◆ **Exercise aim**: Nothing in the records may change. Output them all exactly.
= Beginning of Section =
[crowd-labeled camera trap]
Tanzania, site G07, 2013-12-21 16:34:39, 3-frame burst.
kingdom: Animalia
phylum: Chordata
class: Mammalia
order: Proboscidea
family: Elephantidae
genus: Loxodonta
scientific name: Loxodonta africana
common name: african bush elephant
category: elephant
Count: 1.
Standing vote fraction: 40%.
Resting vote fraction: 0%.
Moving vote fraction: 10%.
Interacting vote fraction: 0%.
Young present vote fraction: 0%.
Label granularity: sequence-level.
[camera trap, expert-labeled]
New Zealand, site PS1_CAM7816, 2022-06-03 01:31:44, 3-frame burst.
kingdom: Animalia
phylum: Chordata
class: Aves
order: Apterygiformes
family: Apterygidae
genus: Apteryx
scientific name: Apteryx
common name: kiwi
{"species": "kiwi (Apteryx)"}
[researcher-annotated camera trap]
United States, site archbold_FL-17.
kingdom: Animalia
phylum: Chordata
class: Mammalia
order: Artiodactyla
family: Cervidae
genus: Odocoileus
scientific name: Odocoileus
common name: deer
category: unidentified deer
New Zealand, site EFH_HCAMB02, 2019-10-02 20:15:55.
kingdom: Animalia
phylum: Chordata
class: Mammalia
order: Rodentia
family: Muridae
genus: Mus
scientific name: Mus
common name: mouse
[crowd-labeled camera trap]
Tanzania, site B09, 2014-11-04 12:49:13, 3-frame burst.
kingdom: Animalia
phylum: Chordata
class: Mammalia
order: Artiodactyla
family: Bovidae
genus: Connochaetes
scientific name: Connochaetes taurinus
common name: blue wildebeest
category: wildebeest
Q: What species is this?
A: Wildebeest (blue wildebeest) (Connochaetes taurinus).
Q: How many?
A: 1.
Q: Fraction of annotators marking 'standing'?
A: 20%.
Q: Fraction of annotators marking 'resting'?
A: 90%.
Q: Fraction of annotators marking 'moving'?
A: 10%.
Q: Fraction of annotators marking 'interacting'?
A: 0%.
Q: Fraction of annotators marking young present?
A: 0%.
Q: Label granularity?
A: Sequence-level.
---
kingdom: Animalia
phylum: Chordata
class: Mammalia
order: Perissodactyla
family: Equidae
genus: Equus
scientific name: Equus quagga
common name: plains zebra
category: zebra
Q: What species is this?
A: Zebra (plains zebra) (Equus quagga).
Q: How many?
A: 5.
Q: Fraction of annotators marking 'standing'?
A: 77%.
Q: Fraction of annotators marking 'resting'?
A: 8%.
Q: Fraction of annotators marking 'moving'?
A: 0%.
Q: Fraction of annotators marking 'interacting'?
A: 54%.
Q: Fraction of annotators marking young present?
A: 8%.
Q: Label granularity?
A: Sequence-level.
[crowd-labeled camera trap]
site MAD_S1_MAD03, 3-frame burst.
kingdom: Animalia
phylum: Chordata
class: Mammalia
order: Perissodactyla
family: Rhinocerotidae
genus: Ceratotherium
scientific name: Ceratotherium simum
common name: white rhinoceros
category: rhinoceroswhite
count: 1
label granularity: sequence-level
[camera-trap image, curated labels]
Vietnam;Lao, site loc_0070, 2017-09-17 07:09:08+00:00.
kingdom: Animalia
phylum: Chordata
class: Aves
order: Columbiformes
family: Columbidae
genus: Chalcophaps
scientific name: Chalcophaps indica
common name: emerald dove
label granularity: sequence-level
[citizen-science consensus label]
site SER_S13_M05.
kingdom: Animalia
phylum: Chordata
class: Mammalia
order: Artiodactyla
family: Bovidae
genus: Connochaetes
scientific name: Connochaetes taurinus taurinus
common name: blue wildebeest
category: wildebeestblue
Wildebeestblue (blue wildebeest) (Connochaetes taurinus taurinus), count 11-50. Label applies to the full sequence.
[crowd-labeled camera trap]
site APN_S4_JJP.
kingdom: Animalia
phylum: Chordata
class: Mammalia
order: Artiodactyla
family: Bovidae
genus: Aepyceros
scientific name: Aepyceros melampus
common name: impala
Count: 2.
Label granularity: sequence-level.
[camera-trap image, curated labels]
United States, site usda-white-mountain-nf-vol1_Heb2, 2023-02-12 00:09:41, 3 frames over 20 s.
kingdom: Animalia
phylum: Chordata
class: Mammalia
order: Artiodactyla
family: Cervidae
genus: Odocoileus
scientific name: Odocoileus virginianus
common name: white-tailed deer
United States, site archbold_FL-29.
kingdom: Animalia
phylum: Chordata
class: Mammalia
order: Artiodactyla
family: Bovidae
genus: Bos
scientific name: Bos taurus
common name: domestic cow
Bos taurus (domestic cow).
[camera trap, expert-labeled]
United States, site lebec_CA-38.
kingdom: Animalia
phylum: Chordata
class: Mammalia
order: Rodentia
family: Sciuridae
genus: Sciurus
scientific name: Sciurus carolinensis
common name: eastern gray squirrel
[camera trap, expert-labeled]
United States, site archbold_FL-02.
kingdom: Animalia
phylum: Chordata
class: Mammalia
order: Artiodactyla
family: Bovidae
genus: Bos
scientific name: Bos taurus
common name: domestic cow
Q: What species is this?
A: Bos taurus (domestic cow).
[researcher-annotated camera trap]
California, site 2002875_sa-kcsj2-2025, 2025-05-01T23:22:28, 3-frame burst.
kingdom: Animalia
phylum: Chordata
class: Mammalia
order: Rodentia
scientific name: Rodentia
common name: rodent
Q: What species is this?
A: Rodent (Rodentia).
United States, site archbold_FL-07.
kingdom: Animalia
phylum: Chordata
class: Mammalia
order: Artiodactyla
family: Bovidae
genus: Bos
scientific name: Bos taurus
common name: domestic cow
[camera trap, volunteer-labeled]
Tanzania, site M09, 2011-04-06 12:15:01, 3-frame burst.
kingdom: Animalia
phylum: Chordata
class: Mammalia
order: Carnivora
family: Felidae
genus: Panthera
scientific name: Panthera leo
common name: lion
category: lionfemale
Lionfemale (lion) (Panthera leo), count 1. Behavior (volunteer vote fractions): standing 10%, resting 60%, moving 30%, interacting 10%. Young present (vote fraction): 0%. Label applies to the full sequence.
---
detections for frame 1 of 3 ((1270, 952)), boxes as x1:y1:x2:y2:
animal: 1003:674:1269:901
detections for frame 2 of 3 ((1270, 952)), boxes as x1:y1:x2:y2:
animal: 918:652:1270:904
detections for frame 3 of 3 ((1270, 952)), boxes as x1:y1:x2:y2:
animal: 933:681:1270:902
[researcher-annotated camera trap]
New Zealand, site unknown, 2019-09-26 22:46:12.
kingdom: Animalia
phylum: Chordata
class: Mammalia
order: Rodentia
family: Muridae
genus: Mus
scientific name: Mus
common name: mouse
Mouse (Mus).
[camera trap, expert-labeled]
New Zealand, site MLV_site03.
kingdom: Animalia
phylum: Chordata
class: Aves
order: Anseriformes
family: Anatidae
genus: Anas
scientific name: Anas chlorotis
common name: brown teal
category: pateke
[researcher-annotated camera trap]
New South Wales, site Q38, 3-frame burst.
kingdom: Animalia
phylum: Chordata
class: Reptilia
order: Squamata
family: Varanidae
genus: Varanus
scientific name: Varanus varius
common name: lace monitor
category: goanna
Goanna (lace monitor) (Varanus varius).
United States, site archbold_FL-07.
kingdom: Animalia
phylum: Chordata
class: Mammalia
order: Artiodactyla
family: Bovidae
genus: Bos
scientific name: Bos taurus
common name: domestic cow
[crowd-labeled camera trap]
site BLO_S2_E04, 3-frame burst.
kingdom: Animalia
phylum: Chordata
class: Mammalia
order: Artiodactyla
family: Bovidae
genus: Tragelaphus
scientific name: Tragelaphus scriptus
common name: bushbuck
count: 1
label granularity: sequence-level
= End of Section =
◆ **Result below**:
[crowd-labeled camera trap]
Tanzania, site G07, 2013-12-21 16:34:39, 3-frame burst.
kingdom: Animalia
phylum: Chordata
class: Mammalia
order: Proboscidea
family: Elephantidae
genus: Loxodonta
scientific name: Loxodonta africana
common name: african bush elephant
category: elephant
Count: 1.
Standing vote fraction: 40%.
Resting vote fraction: 0%.
Moving vote fraction: 10%.
Interacting vote fraction: 0%.
Young present vote fraction: 0%.
Label granularity: sequence-level.
[camera trap, expert-labeled]
New Zealand, site PS1_CAM7816, 2022-06-03 01:31:44, 3-frame burst.
kingdom: Animalia
phylum: Chordata
class: Aves
order: Apterygiformes
family: Apterygidae
genus: Apteryx
scientific name: Apteryx
common name: kiwi
{"species": "kiwi (Apteryx)"}
[researcher-annotated camera trap]
United States, site archbold_FL-17.
kingdom: Animalia
phylum: Chordata
class: Mammalia
order: Artiodactyla
family: Cervidae
genus: Odocoileus
scientific name: Odocoileus
common name: deer
category: unidentified deer
New Zealand, site EFH_HCAMB02, 2019-10-02 20:15:55.
kingdom: Animalia
phylum: Chordata
class: Mammalia
order: Rodentia
family: Muridae
genus: Mus
scientific name: Mus
common name: mouse
[crowd-labeled camera trap]
Tanzania, site B09, 2014-11-04 12:49:13, 3-frame burst.
kingdom: Animalia
phylum: Chordata
class: Mammalia
order: Artiodactyla
family: Bovidae
genus: Connochaetes
scientific name: Connochaetes taurinus
common name: blue wildebeest
category: wildebeest
Q: What species is this?
A: Wildebeest (blue wildebeest) (Connochaetes taurinus).
Q: How many?
A: 1.
Q: Fraction of annotators marking 'standing'?
A: 20%.
Q: Fraction of annotators marking 'resting'?
A: 90%.
Q: Fraction of annotators marking 'moving'?
A: 10%.
Q: Fraction of annotators marking 'interacting'?
A: 0%.
Q: Fraction of annotators marking young present?
A: 0%.
Q: Label granularity?
A: Sequence-level.
---
kingdom: Animalia
phylum: Chordata
class: Mammalia
order: Perissodactyla
family: Equidae
genus: Equus
scientific name: Equus quagga
common name: plains zebra
category: zebra
Q: What species is this?
A: Zebra (plains zebra) (Equus quagga).
Q: How many?
A: 5.
Q: Fraction of annotators marking 'standing'?
A: 77%.
Q: Fraction of annotators marking 'resting'?
A: 8%.
Q: Fraction of annotators marking 'moving'?
A: 0%.
Q: Fraction of annotators marking 'interacting'?
A: 54%.
Q: Fraction of annotators marking young present?
A: 8%.
Q: Label granularity?
A: Sequence-level.
[crowd-labeled camera trap]
site MAD_S1_MAD03, 3-frame burst.
kingdom: Animalia
phylum: Chordata
class: Mammalia
order: Perissodactyla
family: Rhinocerotidae
genus: Ceratotherium
scientific name: Ceratotherium simum
common name: white rhinoceros
category: rhinoceroswhite
count: 1
label granularity: sequence-level
[camera-trap image, curated labels]
Vietnam;Lao, site loc_0070, 2017-09-17 07:09:08+00:00.
kingdom: Animalia
phylum: Chordata
class: Aves
order: Columbiformes
family: Columbidae
genus: Chalcophaps
scientific name: Chalcophaps indica
common name: emerald dove
label granularity: sequence-level
[citizen-science consensus label]
site SER_S13_M05.
kingdom: Animalia
phylum: Chordata
class: Mammalia
order: Artiodactyla
family: Bovidae
genus: Connochaetes
scientific name: Connochaetes taurinus taurinus
common name: blue wildebeest
category: wildebeestblue
Wildebeestblue (blue wildebeest) (Connochaetes taurinus taurinus), count 11-50. Label applies to the full sequence.
[crowd-labeled camera trap]
site APN_S4_JJP.
kingdom: Animalia
phylum: Chordata
class: Mammalia
order: Artiodactyla
family: Bovidae
genus: Aepyceros
scientific name: Aepyceros melampus
common name: impala
Count: 2.
Label granularity: sequence-level.
[camera-trap image, curated labels]
United States, site usda-white-mountain-nf-vol1_Heb2, 2023-02-12 00:09:41, 3 frames over 20 s.
kingdom: Animalia
phylum: Chordata
class: Mammalia
order: Artiodactyla
family: Cervidae
genus: Odocoileus
scientific name: Odocoileus virginianus
common name: white-tailed deer
United States, site archbold_FL-29.
kingdom: Animalia
phylum: Chordata
class: Mammalia
order: Artiodactyla
family: Bovidae
genus: Bos
scientific name: Bos taurus
common name: domestic cow
Bos taurus (domestic cow).
[camera trap, expert-labeled]
United States, site lebec_CA-38.
kingdom: Animalia
phylum: Chordata
class: Mammalia
order: Rodentia
family: Sciuridae
genus: Sciurus
scientific name: Sciurus carolinensis
common name: eastern gray squirrel
[camera trap, expert-labeled]
United States, site archbold_FL-02.
kingdom: Animalia
phylum: Chordata
class: Mammalia
order: Artiodactyla
family: Bovidae
genus: Bos
scientific name: Bos taurus
common name: domestic cow
Q: What species is this?
A: Bos taurus (domestic cow).
[researcher-annotated camera trap]
California, site 2002875_sa-kcsj2-2025, 2025-05-01T23:22:28, 3-frame burst.
kingdom: Animalia
phylum: Chordata
class: Mammalia
order: Rodentia
scientific name: Rodentia
common name: rodent
Q: What species is this?
A: Rodent (Rodentia).
United States, site archbold_FL-07.
kingdom: Animalia
phylum: Chordata
class: Mammalia
order: Artiodactyla
family: Bovidae
genus: Bos
scientific name: Bos taurus
common name: domestic cow
[camera trap, volunteer-labeled]
Tanzania, site M09, 2011-04-06 12:15:01, 3-frame burst.
kingdom: Animalia
phylum: Chordata
class: Mammalia
order: Carnivora
family: Felidae
genus: Panthera
scientific name: Panthera leo
common name: lion
category: lionfemale
Lionfemale (lion) (Panthera leo), count 1. Behavior (volunteer vote fractions): standing 10%, resting 60%, moving 30%, interacting 10%. Young present (vote fraction): 0%. Label applies to the full sequence.
---
detections for frame 1 of 3 ((1270, 952)), boxes as x1:y1:x2:y2:
animal: 1003:674:1269:901
detections for frame 2 of 3 ((1270, 952)), boxes as x1:y1:x2:y2:
animal: 918:652:1270:904
detections for frame 3 of 3 ((1270, 952)), boxes as x1:y1:x2:y2:
animal: 933:681:1270:902
[researcher-annotated camera trap]
New Zealand, site unknown, 2019-09-26 22:46:12.
kingdom: Animalia
phylum: Chordata
class: Mammalia
order: Rodentia
family: Muridae
genus: Mus
scientific name: Mus
common name: mouse
Mouse (Mus).
[camera trap, expert-labeled]
New Zealand, site MLV_site03.
kingdom: Animalia
phylum: Chordata
class: Aves
order: Anseriformes
family: Anatidae
genus: Anas
scientific name: Anas chlorotis
common name: brown teal
category: pateke
[researcher-annotated camera trap]
New South Wales, site Q38, 3-frame burst.
kingdom: Animalia
phylum: Chordata
class: Reptilia
order: Squamata
family: Varanidae
genus: Varanus
scientific name: Varanus varius
common name: lace monitor
category: goanna
Goanna (lace monitor) (Varanus varius).
United States, site archbold_FL-07.
kingdom: Animalia
phylum: Chordata
class: Mammalia
order: Artiodactyla
family: Bovidae
genus: Bos
scientific name: Bos taurus
common name: domestic cow
[crowd-labeled camera trap]
site BLO_S2_E04, 3-frame burst.
kingdom: Animalia
phylum: Chordata
class: Mammalia
order: Artiodactyla
family: Bovidae
genus: Tragelaphus
scientific name: Tragelaphus scriptus
common name: bushbuck
count: 1
label granularity: sequence-level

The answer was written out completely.